# Page:
------------------------------------

1. Get only the file name of file_path
2. Get the full path of file_path
3. Get the directory where the file_path is
4. Absolute directory where file_path is

In [18]:
file_path = "../Data/Glob/f1.txt"

In [19]:
# 1. File name
os.path.basename(file_path)

'f1.txt'

In [20]:
# 2. Full path
os.path.abspath(file_path)

'/SNS/users/rhf/git/IPythonNotebookTutorial/Data/Glob/f1.txt'

In [21]:
# 3. Relative directory where the file is
os.path.dirname(file_path)

'../Data/Glob'

In [22]:
# 4. Absolute directory where the file is
os.path.dirname(
    os.path.abspath(file_path)
)

'/SNS/users/rhf/git/IPythonNotebookTutorial/Data/Glob'

In [23]:
# 5. Check if it is a file
os.path.isfile(file_path)

------------------------------------

# Records shown:
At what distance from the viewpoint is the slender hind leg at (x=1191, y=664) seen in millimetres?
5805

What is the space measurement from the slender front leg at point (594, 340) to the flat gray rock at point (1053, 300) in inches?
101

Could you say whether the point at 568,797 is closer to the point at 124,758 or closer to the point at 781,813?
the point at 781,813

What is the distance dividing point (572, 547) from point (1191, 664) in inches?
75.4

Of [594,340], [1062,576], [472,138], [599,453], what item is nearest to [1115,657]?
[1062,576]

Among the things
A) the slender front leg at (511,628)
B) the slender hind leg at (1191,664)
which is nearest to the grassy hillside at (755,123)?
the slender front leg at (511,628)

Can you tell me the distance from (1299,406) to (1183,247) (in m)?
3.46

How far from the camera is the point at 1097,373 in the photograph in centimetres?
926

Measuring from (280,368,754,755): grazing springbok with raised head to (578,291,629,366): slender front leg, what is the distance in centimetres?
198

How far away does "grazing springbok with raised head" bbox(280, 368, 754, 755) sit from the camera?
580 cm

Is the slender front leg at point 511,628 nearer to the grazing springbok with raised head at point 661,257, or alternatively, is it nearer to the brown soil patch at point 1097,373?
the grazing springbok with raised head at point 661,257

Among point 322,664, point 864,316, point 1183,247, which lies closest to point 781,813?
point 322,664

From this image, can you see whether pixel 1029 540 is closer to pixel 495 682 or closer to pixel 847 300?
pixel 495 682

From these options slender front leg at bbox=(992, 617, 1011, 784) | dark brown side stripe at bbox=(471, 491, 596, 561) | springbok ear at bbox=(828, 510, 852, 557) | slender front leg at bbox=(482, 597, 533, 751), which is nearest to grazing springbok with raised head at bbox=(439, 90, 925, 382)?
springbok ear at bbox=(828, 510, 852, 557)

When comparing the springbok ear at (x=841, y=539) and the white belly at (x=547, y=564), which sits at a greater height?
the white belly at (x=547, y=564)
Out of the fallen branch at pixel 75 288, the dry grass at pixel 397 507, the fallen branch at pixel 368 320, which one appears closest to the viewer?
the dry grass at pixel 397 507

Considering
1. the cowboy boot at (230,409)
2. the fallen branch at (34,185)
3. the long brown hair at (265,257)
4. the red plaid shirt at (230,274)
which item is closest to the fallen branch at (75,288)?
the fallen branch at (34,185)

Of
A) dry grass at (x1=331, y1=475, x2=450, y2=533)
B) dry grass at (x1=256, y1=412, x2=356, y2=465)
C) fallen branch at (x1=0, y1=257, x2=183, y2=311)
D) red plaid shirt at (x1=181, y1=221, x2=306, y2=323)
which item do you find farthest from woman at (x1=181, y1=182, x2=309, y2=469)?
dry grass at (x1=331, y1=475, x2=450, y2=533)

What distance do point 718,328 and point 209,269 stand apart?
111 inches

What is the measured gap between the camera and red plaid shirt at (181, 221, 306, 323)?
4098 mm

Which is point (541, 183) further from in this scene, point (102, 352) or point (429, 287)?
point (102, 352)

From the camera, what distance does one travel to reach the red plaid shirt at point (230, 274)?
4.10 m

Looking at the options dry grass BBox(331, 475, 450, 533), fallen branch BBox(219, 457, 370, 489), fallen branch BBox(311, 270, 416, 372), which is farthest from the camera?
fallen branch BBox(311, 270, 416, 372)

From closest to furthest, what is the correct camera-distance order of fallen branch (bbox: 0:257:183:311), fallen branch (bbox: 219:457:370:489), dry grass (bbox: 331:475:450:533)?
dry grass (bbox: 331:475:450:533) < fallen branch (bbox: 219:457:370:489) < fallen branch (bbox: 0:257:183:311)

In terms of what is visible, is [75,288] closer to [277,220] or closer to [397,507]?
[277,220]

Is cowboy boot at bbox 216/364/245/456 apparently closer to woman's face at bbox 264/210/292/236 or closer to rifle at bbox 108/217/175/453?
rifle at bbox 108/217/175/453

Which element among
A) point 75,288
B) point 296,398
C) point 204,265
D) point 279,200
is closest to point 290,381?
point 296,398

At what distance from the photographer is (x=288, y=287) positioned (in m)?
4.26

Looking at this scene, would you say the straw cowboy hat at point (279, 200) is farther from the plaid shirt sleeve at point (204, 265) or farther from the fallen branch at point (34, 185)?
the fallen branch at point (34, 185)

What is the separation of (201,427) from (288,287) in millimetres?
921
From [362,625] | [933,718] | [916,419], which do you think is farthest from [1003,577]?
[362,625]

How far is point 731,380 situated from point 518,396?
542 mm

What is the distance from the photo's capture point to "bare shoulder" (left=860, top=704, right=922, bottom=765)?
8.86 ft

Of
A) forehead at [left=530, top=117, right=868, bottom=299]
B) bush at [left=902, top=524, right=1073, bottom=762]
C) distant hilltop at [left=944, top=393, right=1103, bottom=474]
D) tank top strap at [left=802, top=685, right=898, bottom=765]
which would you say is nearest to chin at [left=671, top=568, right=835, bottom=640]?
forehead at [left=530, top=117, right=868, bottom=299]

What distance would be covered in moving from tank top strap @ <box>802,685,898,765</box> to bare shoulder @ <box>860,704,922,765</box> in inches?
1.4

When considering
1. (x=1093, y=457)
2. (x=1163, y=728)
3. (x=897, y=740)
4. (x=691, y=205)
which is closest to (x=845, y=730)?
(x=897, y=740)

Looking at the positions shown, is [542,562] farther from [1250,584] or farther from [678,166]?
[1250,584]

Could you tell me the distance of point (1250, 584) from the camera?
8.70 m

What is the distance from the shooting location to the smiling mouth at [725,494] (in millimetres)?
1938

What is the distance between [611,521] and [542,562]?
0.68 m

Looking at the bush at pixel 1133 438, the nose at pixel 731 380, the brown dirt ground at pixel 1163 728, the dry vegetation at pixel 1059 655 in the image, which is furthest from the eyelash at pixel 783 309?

------------------------------------

# Problem description:
Please rewrite the Python path notebook passage starting at "1. Get only" and ending at "os.path.basename(file_path)", renaming "file_path" to "src_path" everywhere it appears.

# Result of this exercise:
1. Get only the file name of src_path
2. Get the full path of src_path
3. Get the directory where the src_path is
4. Absolute directory where src_path is

In [18]:
src_path = "../Data/Glob/f1.txt"

In [19]:
# 1. File name
os.path.basename(src_path)